## TASK REQUIREMENTS:
Pictures must not appear in the copy. Set down exactly the line with "family: Bovidae" and each line after it through the end of the data below.

Stored data entries
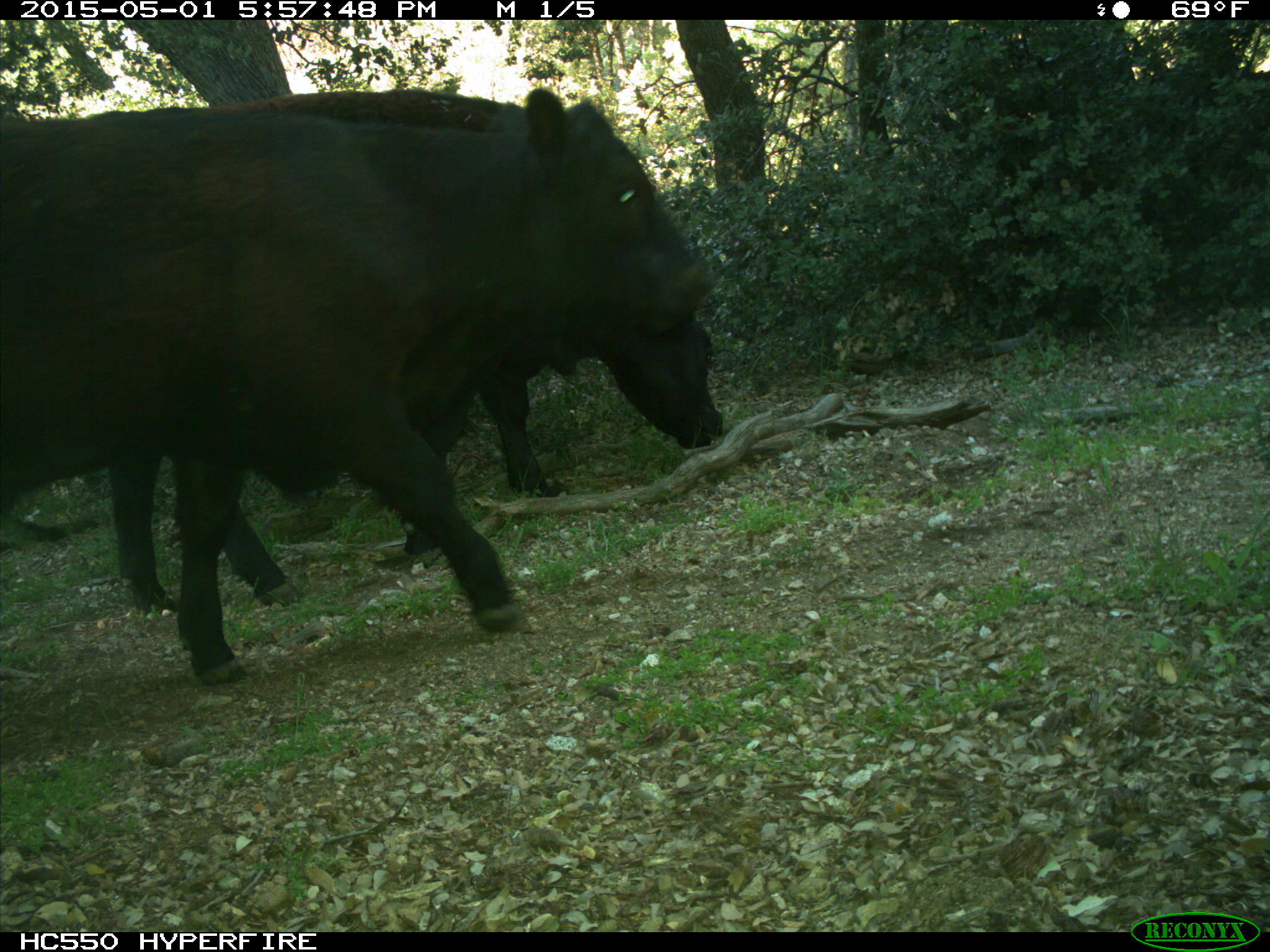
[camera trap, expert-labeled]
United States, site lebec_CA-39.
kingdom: Animalia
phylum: Chordata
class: Mammalia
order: Artiodactyla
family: Bovidae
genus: Bos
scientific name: Bos taurus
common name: domestic cow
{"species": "Bos taurus (domestic cow)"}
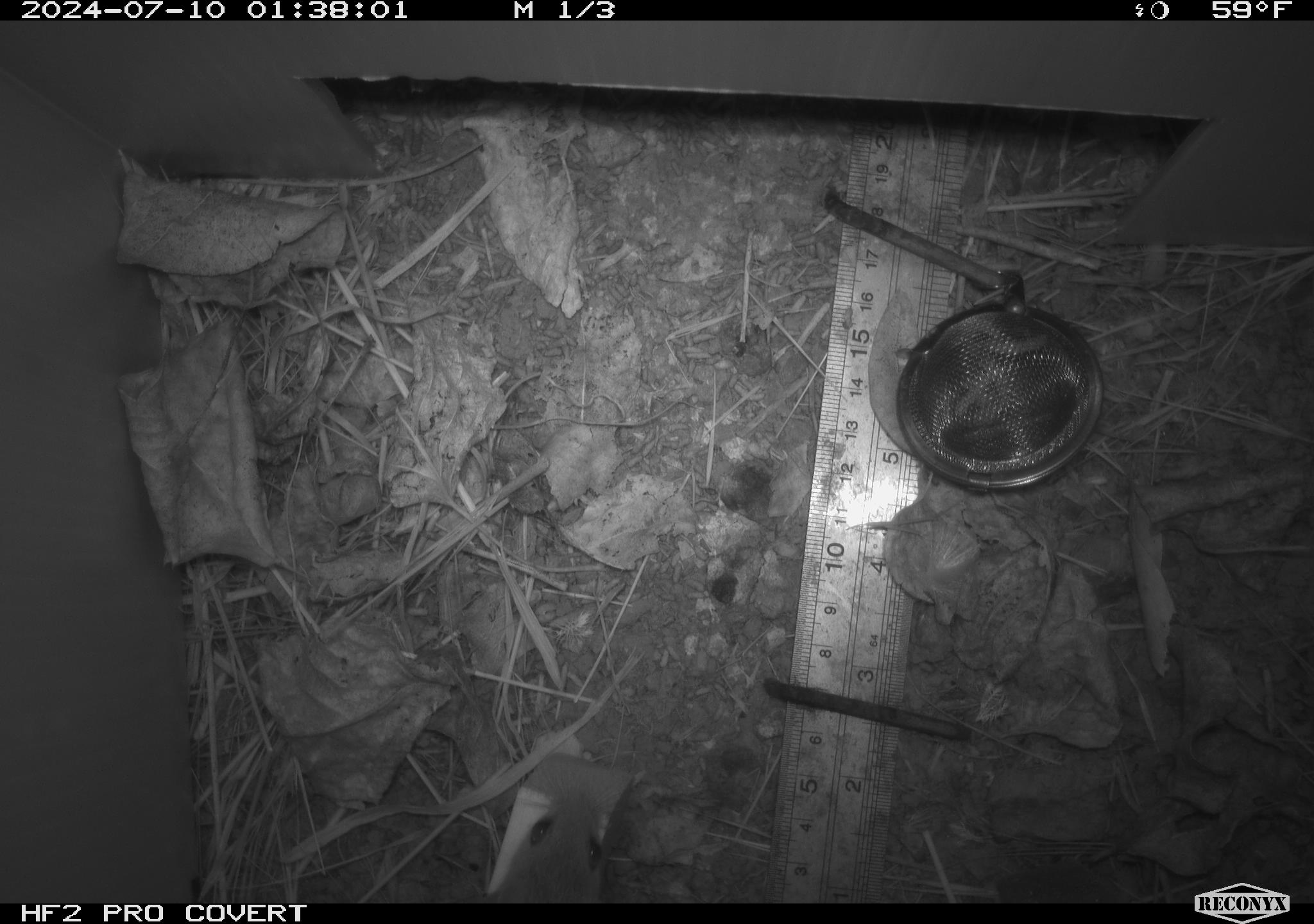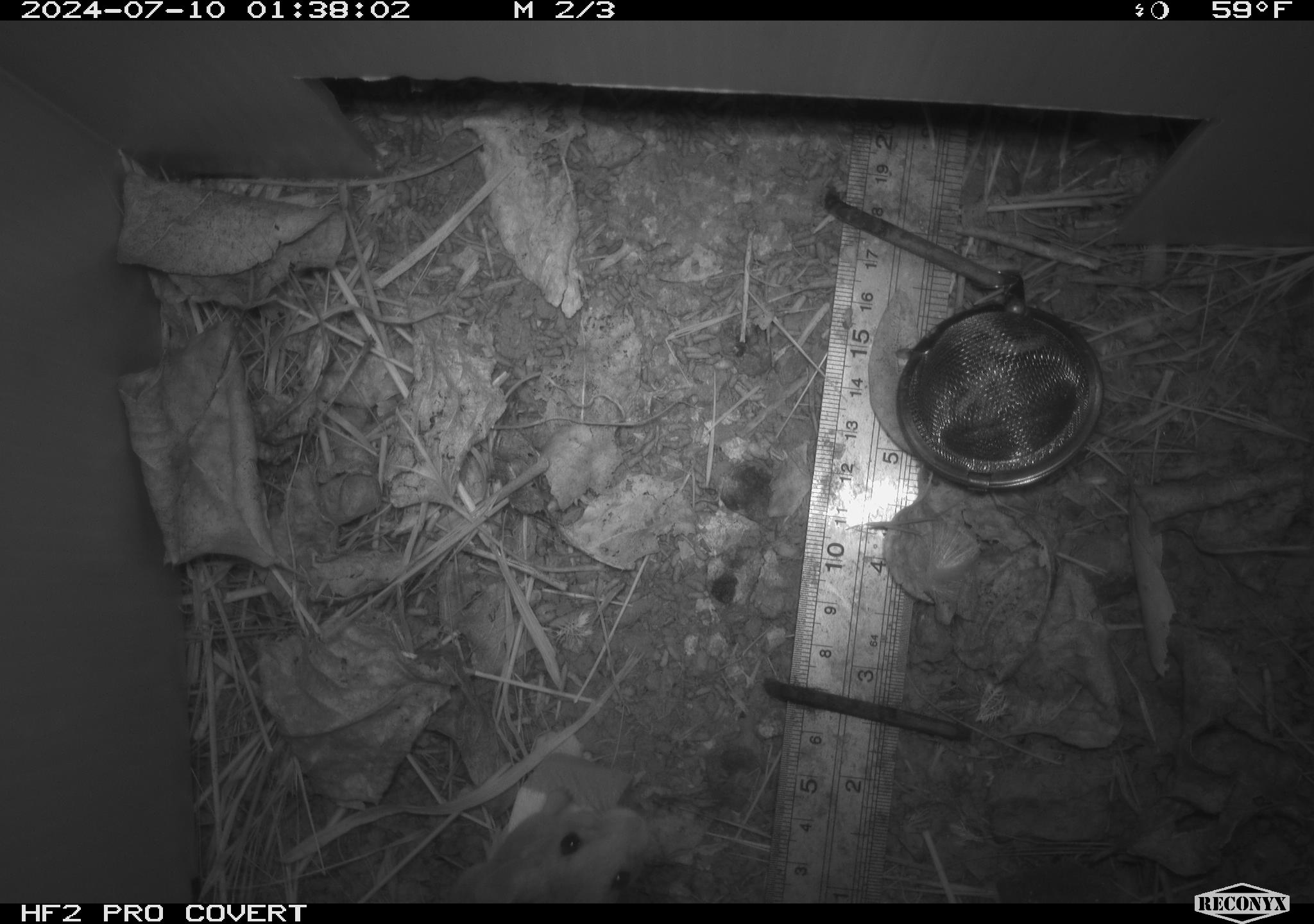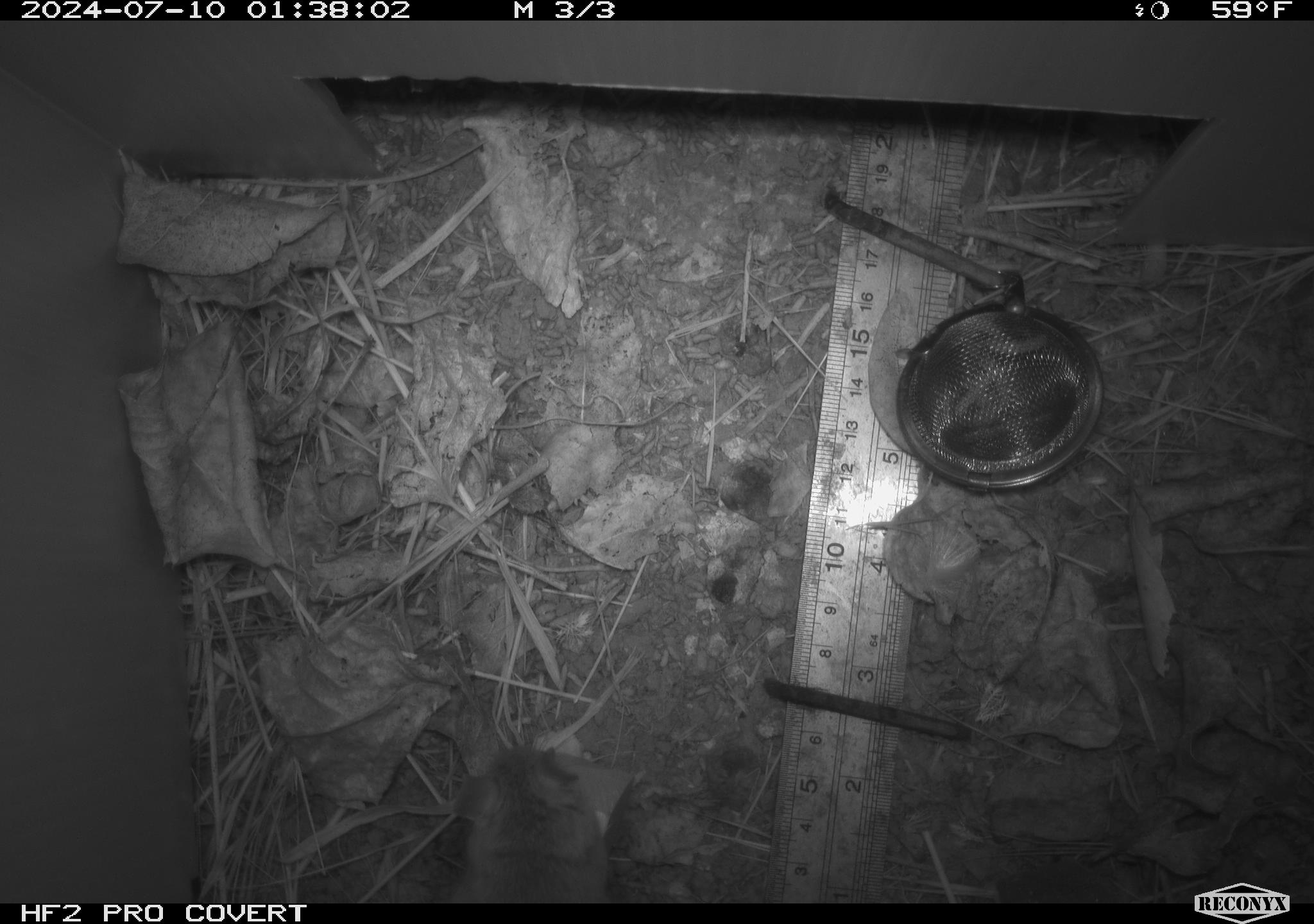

## EXERCISE RESPONSE:
family: Bovidae
genus: Bos
scientific name: Bos taurus
common name: domestic cow
{"species": "Bos taurus (domestic cow)"}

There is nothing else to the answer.